ウイングアーク テクノロジーズの代表取締役社長は、自社イベントでのキャンペーンに合わせて和服姿で次世代帳票サービス戦略の発表に臨んだ。

 ウイングアーク テクノロジーズは11月30日、自社イベント「ウイングアーク・フォーラム2006」に合わせて東京都内で記者発表会を開催し、SaaS(Software as a Service)事業の展開を含む帳票ビジネスのサービス化に本格的に取り組む新戦略を明らかにした。

 新戦略を発表したウイングアークの代表取締役社長、内野弘幸氏は、「パッケージ・ソフトウェアを提供するソフト・ベンダーにとって、サービス・モデルを変えるのは決して簡単なことではないが、業界に先駆けて次世代のサービス・モデルをいち早く打ち出し、SaaSなどの新しいビジネスに積極的にチャレンジしていきたい」と抱負を述べた。

 同社の新戦略の大きな柱の1つは、同社の帳票パッケージ製品の開発・販売に付随する「帳票匠屋」と呼ばれる新サービス事業を展開すること。企業のIT部門やシステム・インテグレーター(SI)を対象に、総合的な帳票開発支援サービスを提供する。

 新事業には、帳票フォームの設計・開発の支援とそれに関連するプロフェッショナル・サービスの提供、顧客とパートナーとの交流の場を提供する帳票SNS(ソーシャル・ネットワーキング・サービス)の運営などが含まれる。12月1日からはサービス事業の第1弾として帳票開発支援向け総合サイトの運用が開始される。

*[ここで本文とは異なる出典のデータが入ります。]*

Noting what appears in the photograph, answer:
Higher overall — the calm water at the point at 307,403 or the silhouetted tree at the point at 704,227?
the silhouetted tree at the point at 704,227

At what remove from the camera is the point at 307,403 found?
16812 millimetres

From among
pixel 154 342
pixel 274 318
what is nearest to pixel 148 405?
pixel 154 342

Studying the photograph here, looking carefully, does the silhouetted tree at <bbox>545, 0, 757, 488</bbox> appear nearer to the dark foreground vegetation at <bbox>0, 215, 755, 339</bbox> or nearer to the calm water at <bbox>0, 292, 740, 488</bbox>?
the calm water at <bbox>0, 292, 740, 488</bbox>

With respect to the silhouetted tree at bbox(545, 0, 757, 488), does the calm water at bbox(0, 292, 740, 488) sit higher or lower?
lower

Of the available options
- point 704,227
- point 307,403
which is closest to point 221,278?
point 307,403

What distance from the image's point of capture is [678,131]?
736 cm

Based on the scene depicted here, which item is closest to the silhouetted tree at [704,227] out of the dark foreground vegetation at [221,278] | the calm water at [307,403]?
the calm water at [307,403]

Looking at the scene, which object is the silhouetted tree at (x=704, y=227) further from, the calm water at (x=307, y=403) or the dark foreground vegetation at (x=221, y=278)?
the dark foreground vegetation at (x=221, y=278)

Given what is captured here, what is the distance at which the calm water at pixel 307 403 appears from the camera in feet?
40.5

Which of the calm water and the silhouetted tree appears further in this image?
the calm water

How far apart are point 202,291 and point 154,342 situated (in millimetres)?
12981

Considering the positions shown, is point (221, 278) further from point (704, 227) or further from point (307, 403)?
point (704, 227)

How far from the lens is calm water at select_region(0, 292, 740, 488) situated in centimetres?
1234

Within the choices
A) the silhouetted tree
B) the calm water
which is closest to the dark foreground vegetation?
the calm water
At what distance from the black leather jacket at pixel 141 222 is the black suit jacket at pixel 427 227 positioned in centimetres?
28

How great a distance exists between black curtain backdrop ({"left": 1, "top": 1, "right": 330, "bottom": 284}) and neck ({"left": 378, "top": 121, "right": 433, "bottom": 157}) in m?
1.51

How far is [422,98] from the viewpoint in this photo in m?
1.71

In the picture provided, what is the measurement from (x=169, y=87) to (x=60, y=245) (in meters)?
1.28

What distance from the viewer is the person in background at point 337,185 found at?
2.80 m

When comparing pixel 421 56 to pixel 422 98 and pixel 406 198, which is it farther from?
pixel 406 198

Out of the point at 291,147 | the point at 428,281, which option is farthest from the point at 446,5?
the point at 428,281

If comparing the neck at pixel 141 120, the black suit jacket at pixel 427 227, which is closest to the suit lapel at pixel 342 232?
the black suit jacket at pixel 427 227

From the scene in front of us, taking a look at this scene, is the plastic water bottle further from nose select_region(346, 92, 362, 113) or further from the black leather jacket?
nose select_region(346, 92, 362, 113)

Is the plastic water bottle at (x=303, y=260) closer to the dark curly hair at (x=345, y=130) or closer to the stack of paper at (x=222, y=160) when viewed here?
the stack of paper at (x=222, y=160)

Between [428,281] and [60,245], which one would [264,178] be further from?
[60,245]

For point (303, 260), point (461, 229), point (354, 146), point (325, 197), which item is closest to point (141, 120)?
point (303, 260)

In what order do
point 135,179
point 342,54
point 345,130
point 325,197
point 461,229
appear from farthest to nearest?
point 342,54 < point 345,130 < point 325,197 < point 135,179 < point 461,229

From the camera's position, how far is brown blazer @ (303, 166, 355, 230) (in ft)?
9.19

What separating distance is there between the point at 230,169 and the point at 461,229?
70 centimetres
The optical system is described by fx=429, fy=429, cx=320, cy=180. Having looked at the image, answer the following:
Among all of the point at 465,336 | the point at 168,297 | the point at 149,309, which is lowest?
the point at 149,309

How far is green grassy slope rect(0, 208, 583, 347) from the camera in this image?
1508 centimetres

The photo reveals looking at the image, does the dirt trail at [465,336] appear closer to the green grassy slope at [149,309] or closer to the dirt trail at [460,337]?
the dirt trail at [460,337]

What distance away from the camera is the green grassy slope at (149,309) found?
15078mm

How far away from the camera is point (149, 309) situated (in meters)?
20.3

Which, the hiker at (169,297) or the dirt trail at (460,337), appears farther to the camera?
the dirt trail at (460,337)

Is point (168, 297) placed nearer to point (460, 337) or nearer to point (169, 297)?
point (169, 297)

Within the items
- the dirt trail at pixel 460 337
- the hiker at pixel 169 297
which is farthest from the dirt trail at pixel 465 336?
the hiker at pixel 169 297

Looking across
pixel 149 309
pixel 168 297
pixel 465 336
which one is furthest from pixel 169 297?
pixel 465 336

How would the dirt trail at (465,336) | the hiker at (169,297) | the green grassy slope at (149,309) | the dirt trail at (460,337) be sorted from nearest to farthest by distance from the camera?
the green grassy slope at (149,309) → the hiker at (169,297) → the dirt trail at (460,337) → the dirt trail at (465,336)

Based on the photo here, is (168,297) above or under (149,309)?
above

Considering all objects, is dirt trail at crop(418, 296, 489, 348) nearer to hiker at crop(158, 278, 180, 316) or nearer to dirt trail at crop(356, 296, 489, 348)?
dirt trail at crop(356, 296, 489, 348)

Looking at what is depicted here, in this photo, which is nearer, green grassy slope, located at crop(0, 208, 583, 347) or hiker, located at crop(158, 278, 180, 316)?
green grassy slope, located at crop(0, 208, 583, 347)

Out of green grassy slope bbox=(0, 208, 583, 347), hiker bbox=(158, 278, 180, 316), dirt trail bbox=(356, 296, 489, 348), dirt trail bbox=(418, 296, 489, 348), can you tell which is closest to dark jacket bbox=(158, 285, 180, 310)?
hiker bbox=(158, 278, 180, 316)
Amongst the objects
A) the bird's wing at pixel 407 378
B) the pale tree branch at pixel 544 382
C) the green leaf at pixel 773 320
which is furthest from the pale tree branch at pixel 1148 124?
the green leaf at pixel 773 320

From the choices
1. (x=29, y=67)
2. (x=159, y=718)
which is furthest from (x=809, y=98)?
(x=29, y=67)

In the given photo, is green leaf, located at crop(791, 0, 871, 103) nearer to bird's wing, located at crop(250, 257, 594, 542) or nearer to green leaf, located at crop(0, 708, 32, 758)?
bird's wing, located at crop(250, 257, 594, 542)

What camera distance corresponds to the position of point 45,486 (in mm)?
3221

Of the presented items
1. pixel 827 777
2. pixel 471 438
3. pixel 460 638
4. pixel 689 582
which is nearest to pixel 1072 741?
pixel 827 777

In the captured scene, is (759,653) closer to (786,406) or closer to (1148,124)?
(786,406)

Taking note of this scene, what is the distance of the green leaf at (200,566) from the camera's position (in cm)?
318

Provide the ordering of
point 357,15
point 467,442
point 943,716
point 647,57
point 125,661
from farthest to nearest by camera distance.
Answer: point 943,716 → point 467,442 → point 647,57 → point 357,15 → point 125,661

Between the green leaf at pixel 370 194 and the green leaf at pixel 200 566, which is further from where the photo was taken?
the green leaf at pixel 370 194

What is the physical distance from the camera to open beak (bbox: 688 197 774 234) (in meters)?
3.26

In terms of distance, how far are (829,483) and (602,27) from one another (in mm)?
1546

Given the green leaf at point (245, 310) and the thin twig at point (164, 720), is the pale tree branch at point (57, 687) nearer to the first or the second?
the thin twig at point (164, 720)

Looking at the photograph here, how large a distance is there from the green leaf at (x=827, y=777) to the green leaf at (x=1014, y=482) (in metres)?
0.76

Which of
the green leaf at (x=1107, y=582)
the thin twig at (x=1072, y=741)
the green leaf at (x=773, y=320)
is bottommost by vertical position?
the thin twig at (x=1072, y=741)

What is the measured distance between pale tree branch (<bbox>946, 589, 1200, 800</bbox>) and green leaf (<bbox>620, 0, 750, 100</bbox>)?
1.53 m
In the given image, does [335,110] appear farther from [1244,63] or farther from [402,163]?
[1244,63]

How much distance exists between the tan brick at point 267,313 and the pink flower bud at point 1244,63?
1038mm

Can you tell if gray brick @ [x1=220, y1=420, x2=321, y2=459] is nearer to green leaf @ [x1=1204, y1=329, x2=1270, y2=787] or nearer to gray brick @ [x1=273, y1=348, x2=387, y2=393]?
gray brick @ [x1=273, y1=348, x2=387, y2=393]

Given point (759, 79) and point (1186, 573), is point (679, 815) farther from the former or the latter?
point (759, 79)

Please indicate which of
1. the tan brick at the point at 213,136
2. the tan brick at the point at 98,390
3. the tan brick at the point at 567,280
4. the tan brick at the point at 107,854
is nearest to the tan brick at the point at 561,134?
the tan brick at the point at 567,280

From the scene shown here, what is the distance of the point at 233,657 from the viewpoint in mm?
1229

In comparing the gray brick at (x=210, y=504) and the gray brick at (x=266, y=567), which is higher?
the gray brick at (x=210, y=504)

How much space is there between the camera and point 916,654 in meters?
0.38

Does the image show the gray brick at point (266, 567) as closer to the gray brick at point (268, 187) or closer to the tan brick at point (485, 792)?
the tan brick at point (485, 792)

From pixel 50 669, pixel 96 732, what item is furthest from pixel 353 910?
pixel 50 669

12月1日から運用が開始される帳票開発支援総合サイト「帳票匠屋」

 新戦略のもう1つの大きな柱は、印刷データとルールに従って帳票を自動生成する次世代の帳票エンジンの提供だ。従来の帳票システムでは、リポート・フォームを事前に作成する必要があったが、新帳票エンジンは、印刷データを基に適切な帳票パターンを判別し、リポート・フォームを自動生成する。

 同エンジンには、フォームが用紙サイズをオーバーした際に、改行や改ページ、行幅を自動的に調整したり、各印字項目のフォントの大きさや、折り返しを自動調整したりする機能を備えている。

 ウイングアークでは、帳票ツールによる本格的なシステム導入が困難なSMB(中小規模企業)向けに、同エンジンを採用したSaaSベースのオンデマンド・サービスの提供を来年2月から開始する予定で、来年夏には、大量の印刷データを処理できる本格的なサービスの提供を開始するとしている。

 また、他のSaaSベンダーやASPのサービスとの連携を図ることにより、ユーザーが各種の業務サービスと帳票サービスをシームレスに利用できる環境を提供していく方針だ。実際に、セールスフォース・ドットコムとの間では、オンデマンド・アプリケーションにウイングアークの帳票エンジンを組み込む話し合いが進んでいるという。